══ Document section ══

# Best Cub for pulling?



## Ingersoll444 (Sep 17, 2003)

Well, I have found that most people feel the CC's are the best GT's for tractor pulls. What would be the best model for that job? Also cost would be a factor, so I would be looking for the best, and a OK price. 

Just kinda a thought for down the road. I went to a GT pull last summer, and everyone seemed to have a GREAT time. Figure one of these days, maybe build one up. Or I guess I could use my Moms old JD112, when we retire it, but that is belt drive, and would probably not work as good. Any thoughts??


----------



## ducati996 (Dec 27, 2003)

I'm not into the pulling arena but I have seen many 125 Hydro's in the field ( of course modified) similar models with the hydro are very popular as well

Ducati996


----------



## Ingersoll444 (Sep 17, 2003)

> _Originally posted by ducati996 _
> *I'm not into the pulling arena but I have seen many 125 Hydro's in the field ( of course modified) similar models with the hydro are very popular as well
> 
> Ducati996 *


I always thought a gear drive tractor was better then a hydro when it came to GT pulling?


----------



## ducati996 (Dec 27, 2003)

I follow your logic regarding gears....apparently hydros offer advantages, and seem to take abuse better.....
If someone cares to learn more about the pulling arena, see the following link...personally I like things that go a little faster than a tractor for racing purposes  

http://www.ihcubcadet.com/cgi-bin/forum/discus.cgi


----------



## Ingersoll444 (Sep 17, 2003)

> _Originally posted by ducati996 _
> *I follow your logic regarding gears....apparently hydros offer advantages, and seem to take abuse better.....
> If someone cares to learn more about the pulling arena, see the following link...personally I like things that go a little faster than a tractor for racing purposes
> 
> http://www.ihcubcadet.com/cgi-bin/forum/discus.cgi *


Hey, as long as you are faster then the other guy, all is good. :driving: :driving: :driving:


----------

═══

#### [Stated problem]
In the forum thread on pulling tractors, which model does ducati996 say he has seen many of in the field?

══ Given information ══

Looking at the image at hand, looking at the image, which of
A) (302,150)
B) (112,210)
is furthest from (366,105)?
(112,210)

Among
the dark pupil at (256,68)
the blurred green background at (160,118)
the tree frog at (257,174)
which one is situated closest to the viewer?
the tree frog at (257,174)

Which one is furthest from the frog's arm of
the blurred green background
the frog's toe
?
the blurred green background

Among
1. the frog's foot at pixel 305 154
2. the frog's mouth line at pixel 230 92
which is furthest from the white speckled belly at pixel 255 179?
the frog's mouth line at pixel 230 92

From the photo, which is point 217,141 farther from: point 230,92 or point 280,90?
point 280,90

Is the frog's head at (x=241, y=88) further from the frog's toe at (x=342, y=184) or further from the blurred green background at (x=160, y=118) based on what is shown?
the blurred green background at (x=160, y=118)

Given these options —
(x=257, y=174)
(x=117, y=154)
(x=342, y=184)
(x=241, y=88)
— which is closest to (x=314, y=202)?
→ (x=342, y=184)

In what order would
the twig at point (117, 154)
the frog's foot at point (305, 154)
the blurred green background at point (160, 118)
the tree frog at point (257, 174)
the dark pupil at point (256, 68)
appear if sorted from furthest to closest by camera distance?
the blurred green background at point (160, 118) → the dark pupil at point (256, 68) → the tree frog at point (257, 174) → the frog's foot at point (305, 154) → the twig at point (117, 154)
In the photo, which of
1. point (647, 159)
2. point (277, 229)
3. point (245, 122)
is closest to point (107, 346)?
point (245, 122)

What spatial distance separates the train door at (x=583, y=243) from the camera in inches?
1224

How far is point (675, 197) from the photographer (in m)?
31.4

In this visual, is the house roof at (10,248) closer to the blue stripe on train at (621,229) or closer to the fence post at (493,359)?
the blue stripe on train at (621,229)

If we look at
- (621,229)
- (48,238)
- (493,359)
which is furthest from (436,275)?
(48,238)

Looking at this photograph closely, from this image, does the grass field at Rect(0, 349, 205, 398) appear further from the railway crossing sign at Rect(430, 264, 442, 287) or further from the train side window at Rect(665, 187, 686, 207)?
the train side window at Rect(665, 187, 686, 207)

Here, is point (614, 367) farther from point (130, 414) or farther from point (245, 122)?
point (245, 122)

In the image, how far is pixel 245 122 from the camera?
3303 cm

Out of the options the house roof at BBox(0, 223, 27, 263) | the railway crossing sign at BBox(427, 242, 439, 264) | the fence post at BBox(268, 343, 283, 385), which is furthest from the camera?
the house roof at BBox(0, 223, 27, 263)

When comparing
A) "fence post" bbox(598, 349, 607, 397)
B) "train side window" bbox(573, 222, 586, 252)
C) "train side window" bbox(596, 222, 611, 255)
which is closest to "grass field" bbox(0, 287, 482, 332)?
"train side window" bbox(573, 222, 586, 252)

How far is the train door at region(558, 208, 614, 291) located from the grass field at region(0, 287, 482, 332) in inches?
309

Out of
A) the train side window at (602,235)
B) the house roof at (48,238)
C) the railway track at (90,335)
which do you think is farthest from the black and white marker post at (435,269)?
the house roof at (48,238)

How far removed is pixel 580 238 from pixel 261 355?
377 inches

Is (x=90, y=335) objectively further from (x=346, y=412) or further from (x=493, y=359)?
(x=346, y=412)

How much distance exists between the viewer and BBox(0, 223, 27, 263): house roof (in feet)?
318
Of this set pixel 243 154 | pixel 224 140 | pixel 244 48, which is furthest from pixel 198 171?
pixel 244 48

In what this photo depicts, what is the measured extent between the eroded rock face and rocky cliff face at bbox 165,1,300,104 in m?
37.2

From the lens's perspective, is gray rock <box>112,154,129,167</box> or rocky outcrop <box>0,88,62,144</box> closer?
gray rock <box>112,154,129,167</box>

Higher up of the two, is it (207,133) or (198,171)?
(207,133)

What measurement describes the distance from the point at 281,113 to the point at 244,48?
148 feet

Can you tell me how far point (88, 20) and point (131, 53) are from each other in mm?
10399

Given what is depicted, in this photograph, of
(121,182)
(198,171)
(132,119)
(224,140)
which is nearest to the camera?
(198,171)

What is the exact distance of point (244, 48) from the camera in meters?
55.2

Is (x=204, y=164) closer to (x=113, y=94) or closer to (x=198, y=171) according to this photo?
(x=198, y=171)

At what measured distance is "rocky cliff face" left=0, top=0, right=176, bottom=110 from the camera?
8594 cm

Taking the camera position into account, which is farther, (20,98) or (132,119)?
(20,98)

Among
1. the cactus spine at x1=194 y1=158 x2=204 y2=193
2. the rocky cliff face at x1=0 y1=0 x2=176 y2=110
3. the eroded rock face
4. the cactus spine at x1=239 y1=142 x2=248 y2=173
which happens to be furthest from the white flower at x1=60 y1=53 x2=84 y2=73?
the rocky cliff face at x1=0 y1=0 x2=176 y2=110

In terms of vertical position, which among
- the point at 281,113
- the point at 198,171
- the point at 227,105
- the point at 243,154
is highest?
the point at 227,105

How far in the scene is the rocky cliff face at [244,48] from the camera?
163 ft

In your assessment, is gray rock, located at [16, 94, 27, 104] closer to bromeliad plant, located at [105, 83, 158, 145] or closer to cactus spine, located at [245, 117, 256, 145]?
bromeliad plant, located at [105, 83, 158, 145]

═══

#### [Exercise output]
The 125 Hydro, in modified form.